Perioperative Chemotherapy
For patients undergoing curative-intent resection following downsizing by <4 months of systemic chemotherapy, continue treatment for total duration of 6 months (including preoperative and postoperative) 1. Surgery should occur 5-10 weeks following full-dose neoadjuvant chemoradiation for the rectal primary 1.
Alternative and Adjunctive Approaches
Ablative techniques may be considered alone or in conjunction with resection when all original sites of disease are amenable to ablation or resection 1. If deemed medically unfit for surgery, patients should be considered for ablative therapy 1.
For bilobar disease, either one- or two-stage hepatectomy can be considered depending on size, location, number of lesions, and local expertise, with one-stage resection preferred whenever feasible 1.
Critical Pitfalls to Avoid
Debulking resection (less than R0) is not recommended - all macroscopic disease must be removable 1. Biopsy of hepatic lesions should not be performed without discussion with the regional hepatobiliary unit 1. Lesions discovered at operation should not be biopsied 1.

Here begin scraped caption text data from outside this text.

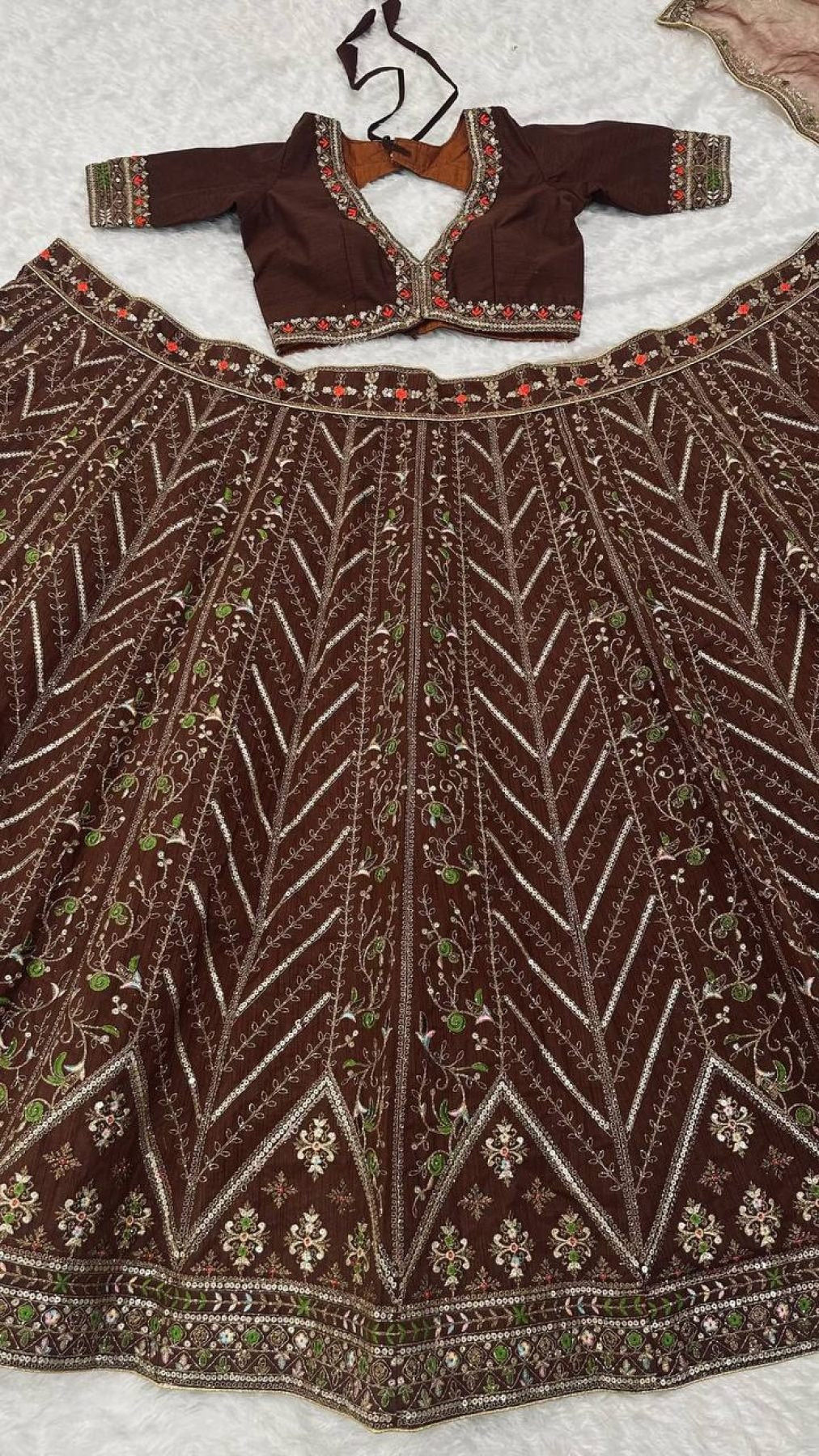 Brown Thai Silk Bridal Lehenga with Heavy Embroidery and Glass Organza Dupatta fabric texture detail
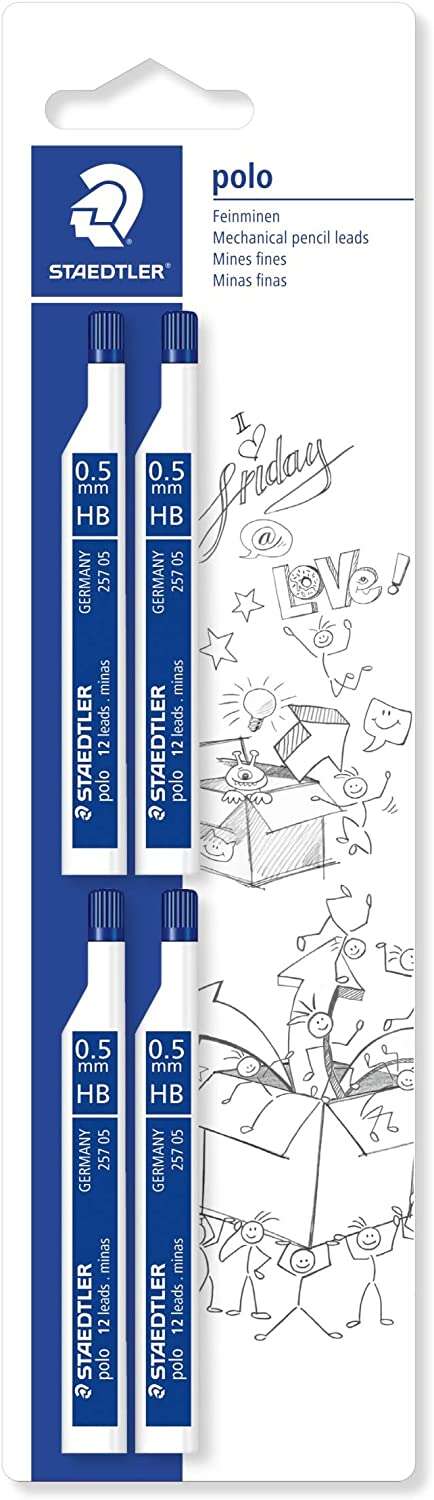 Staedtler Mars Micro Carbon 257 Pack de 4 Tubos de Minas con 12 Minas HB de 0.5mm - Resistencia a la Rotura - 90% Procedente de Materiales Naturales 1 Staedtler Mars Micro Carbon 257 Pack de 4 Tubos de Minas con 12 Minas HB de 0.5mm - Resistencia a la Rotura - 90% Procedente de Materiales Naturales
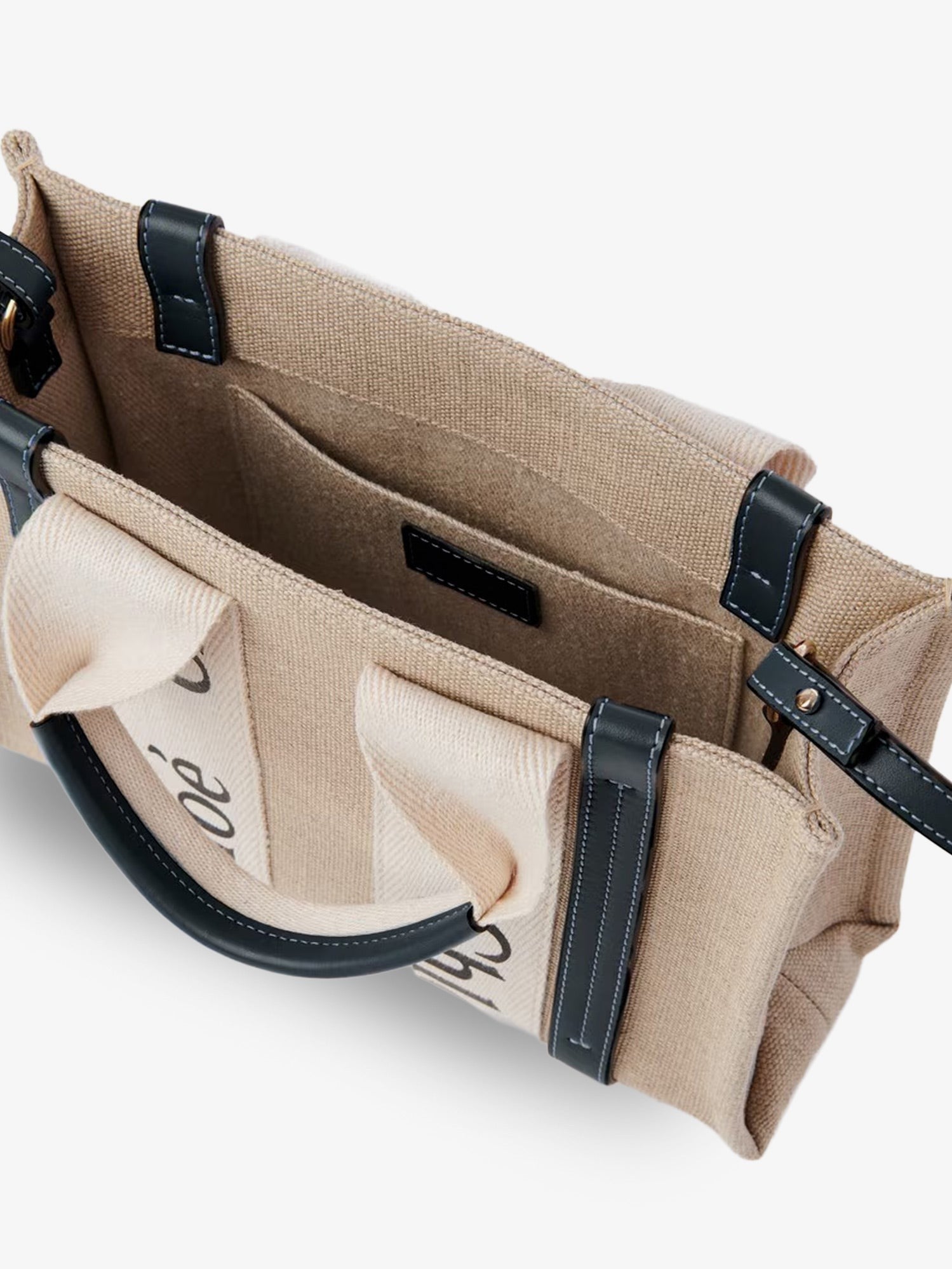 Woody linen canvas and leather crossbody bag 4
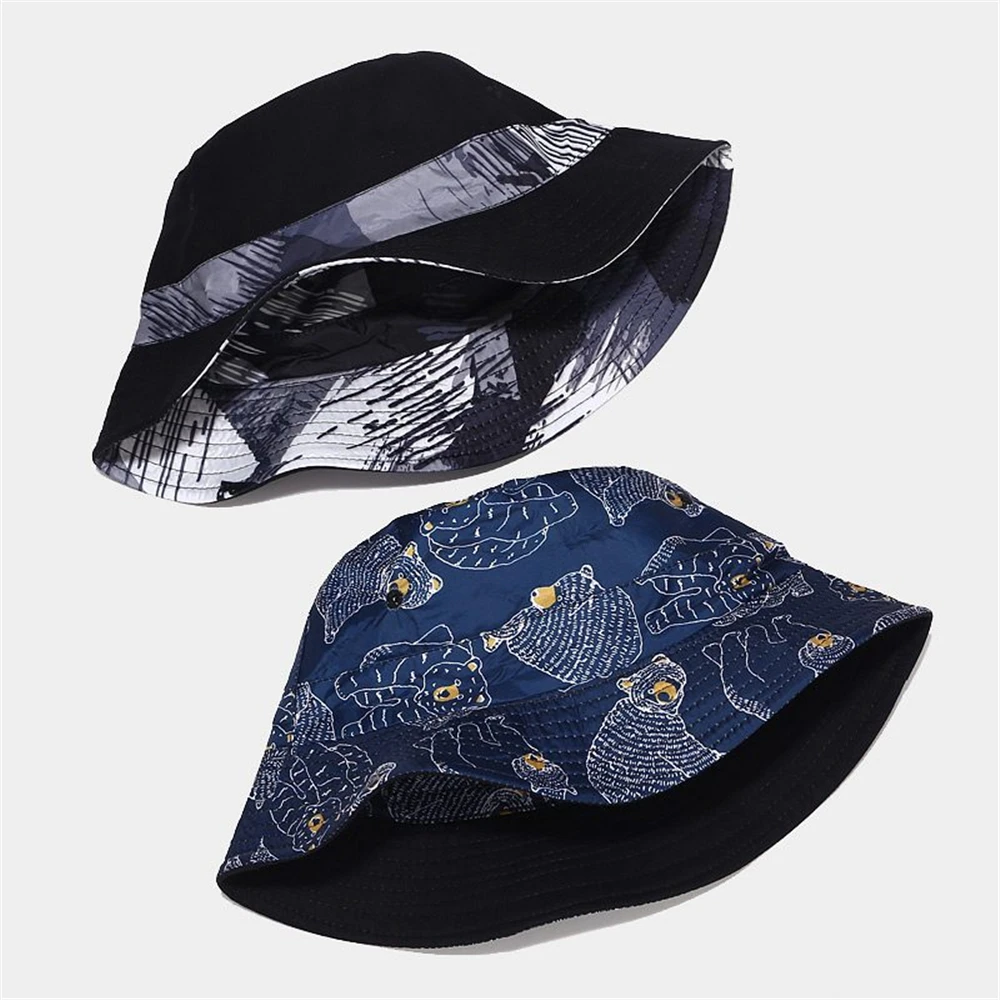 Панама с вышивкой GOUTER унисекс двусторонняя камуфляжная шапка принтом кота в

Complete metabolic response on PET-CT should not prevent surgical resection - lesions must still be removed based on original anatomical location to prevent relapse 4.
Re-resection can be considered in select patients with recurrent disease after prior curative-intent liver surgery 1.
Decision-Making Framework
All resectability determinations should be made by the regional hepatobiliary unit in multidisciplinary consultation including colorectal surgeons, hepatobiliary surgeons, medical oncologists, and radiologists 1, 3. The liver surgeon and anesthetist make the final clinical decision regarding fitness for surgery and technical feasibility 1.